Rows from a segmentation dataset:
* Begin *

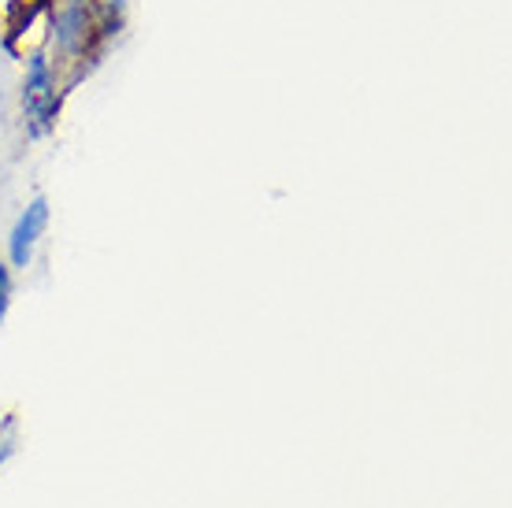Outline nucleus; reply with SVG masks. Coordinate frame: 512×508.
<instances>
[{
	"label": "nucleus",
	"instance_id": "obj_2",
	"mask_svg": "<svg viewBox=\"0 0 512 508\" xmlns=\"http://www.w3.org/2000/svg\"><path fill=\"white\" fill-rule=\"evenodd\" d=\"M64 71L52 64L45 49L23 56V82H19V108H23V130L30 141H45L56 134V123L64 115L67 101Z\"/></svg>",
	"mask_w": 512,
	"mask_h": 508
},
{
	"label": "nucleus",
	"instance_id": "obj_1",
	"mask_svg": "<svg viewBox=\"0 0 512 508\" xmlns=\"http://www.w3.org/2000/svg\"><path fill=\"white\" fill-rule=\"evenodd\" d=\"M108 49H112V41L101 34L90 0H52L45 52L52 56V64L64 71L67 89L90 78L108 56Z\"/></svg>",
	"mask_w": 512,
	"mask_h": 508
},
{
	"label": "nucleus",
	"instance_id": "obj_3",
	"mask_svg": "<svg viewBox=\"0 0 512 508\" xmlns=\"http://www.w3.org/2000/svg\"><path fill=\"white\" fill-rule=\"evenodd\" d=\"M49 216H52V208L45 197H34V201L19 212V219L12 223V234H8V264L23 267V271L30 267L41 238H45V230H49Z\"/></svg>",
	"mask_w": 512,
	"mask_h": 508
},
{
	"label": "nucleus",
	"instance_id": "obj_4",
	"mask_svg": "<svg viewBox=\"0 0 512 508\" xmlns=\"http://www.w3.org/2000/svg\"><path fill=\"white\" fill-rule=\"evenodd\" d=\"M12 297H15V279H12V264L0 260V323L12 312Z\"/></svg>",
	"mask_w": 512,
	"mask_h": 508
}]
</instances>
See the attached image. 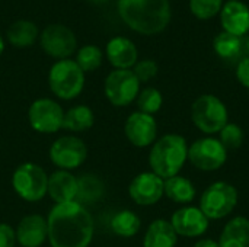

* End *

Select and copy every line of the listing above that contains the string "viewBox". Case counts.

	"mask_svg": "<svg viewBox=\"0 0 512 508\" xmlns=\"http://www.w3.org/2000/svg\"><path fill=\"white\" fill-rule=\"evenodd\" d=\"M64 71L52 64L45 49L23 56V82H19V108H23V130L30 141H45L56 134V123L64 115L67 101Z\"/></svg>",
	"mask_svg": "<svg viewBox=\"0 0 512 508\" xmlns=\"http://www.w3.org/2000/svg\"><path fill=\"white\" fill-rule=\"evenodd\" d=\"M108 49H112V41L101 34L90 0H52L45 52L52 56V64L64 71L67 89L90 78L108 56Z\"/></svg>",
	"mask_svg": "<svg viewBox=\"0 0 512 508\" xmlns=\"http://www.w3.org/2000/svg\"><path fill=\"white\" fill-rule=\"evenodd\" d=\"M49 216H52V208L45 197H34V201L19 212V219L12 223V234H8V264L23 267V271L30 267L41 238H45V230H49Z\"/></svg>",
	"mask_svg": "<svg viewBox=\"0 0 512 508\" xmlns=\"http://www.w3.org/2000/svg\"><path fill=\"white\" fill-rule=\"evenodd\" d=\"M12 297H15V279H12V264L0 260V323L12 312Z\"/></svg>",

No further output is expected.